WORK TO COMPLETE =
Rewrite all the rows below, putting "radiator grille" in place of each "front grille" and leaving everything else unchanged.

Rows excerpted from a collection
######
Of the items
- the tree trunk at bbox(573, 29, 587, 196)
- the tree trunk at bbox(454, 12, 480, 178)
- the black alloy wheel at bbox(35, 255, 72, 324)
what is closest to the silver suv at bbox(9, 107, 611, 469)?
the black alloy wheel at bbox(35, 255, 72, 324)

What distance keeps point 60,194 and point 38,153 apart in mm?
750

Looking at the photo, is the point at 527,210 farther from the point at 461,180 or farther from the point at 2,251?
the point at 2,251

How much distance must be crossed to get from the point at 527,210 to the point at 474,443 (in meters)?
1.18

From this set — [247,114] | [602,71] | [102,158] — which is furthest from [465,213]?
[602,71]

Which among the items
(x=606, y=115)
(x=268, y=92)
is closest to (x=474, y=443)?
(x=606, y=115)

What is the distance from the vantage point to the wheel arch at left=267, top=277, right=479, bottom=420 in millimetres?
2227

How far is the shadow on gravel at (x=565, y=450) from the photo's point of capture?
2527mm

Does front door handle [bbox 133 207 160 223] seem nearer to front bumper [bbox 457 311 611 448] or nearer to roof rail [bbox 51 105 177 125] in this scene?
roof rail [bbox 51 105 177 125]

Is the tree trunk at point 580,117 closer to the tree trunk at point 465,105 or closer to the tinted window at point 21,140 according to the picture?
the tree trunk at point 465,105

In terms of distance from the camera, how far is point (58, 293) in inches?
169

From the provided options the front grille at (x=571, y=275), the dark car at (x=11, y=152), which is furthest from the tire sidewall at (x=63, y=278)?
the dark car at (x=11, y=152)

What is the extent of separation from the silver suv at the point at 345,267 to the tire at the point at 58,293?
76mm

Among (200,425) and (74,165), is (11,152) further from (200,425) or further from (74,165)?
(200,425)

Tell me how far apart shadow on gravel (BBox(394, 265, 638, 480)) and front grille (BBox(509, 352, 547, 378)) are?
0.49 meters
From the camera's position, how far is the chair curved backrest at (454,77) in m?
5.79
######
FINISHED TASK =
Of the items
- the tree trunk at bbox(573, 29, 587, 196)
- the tree trunk at bbox(454, 12, 480, 178)
- the black alloy wheel at bbox(35, 255, 72, 324)
what is closest to the silver suv at bbox(9, 107, 611, 469)?
the black alloy wheel at bbox(35, 255, 72, 324)

What distance keeps point 60,194 and point 38,153 apart in mm?
750

Looking at the photo, is the point at 527,210 farther from the point at 461,180 or farther from the point at 2,251?
the point at 2,251

How much distance must be crossed to get from the point at 527,210 to the point at 474,443 (in meters)?
1.18

From this set — [247,114] | [602,71] | [102,158] — which is furthest from [465,213]?
[602,71]

Which among the items
(x=606, y=115)
(x=268, y=92)
is closest to (x=474, y=443)?
(x=606, y=115)

What is the distance from the vantage point to the wheel arch at left=267, top=277, right=479, bottom=420 in millimetres?
2227

How far is the shadow on gravel at (x=565, y=450) from the photo's point of capture?
2527mm

Does front door handle [bbox 133 207 160 223] seem nearer to front bumper [bbox 457 311 611 448] or nearer to roof rail [bbox 51 105 177 125] in this scene?
roof rail [bbox 51 105 177 125]

Is the tree trunk at point 580,117 closer to the tree trunk at point 465,105 or closer to the tinted window at point 21,140 according to the picture?
the tree trunk at point 465,105

In terms of distance from the camera, how far is point (58, 293) in inches?
169

From the provided options the radiator grille at (x=571, y=275), the dark car at (x=11, y=152), which is furthest from the tire sidewall at (x=63, y=278)?
the dark car at (x=11, y=152)

What is the extent of separation from the silver suv at the point at 345,267 to the tire at the point at 58,293?
76mm

Among (200,425) and (74,165), is (11,152) further from (200,425) or further from (74,165)?
(200,425)

Tell me how far apart shadow on gravel (BBox(394, 265, 638, 480)) and radiator grille (BBox(509, 352, 547, 378)) are?
0.49 meters
From the camera's position, how far is the chair curved backrest at (454,77) in m?
5.79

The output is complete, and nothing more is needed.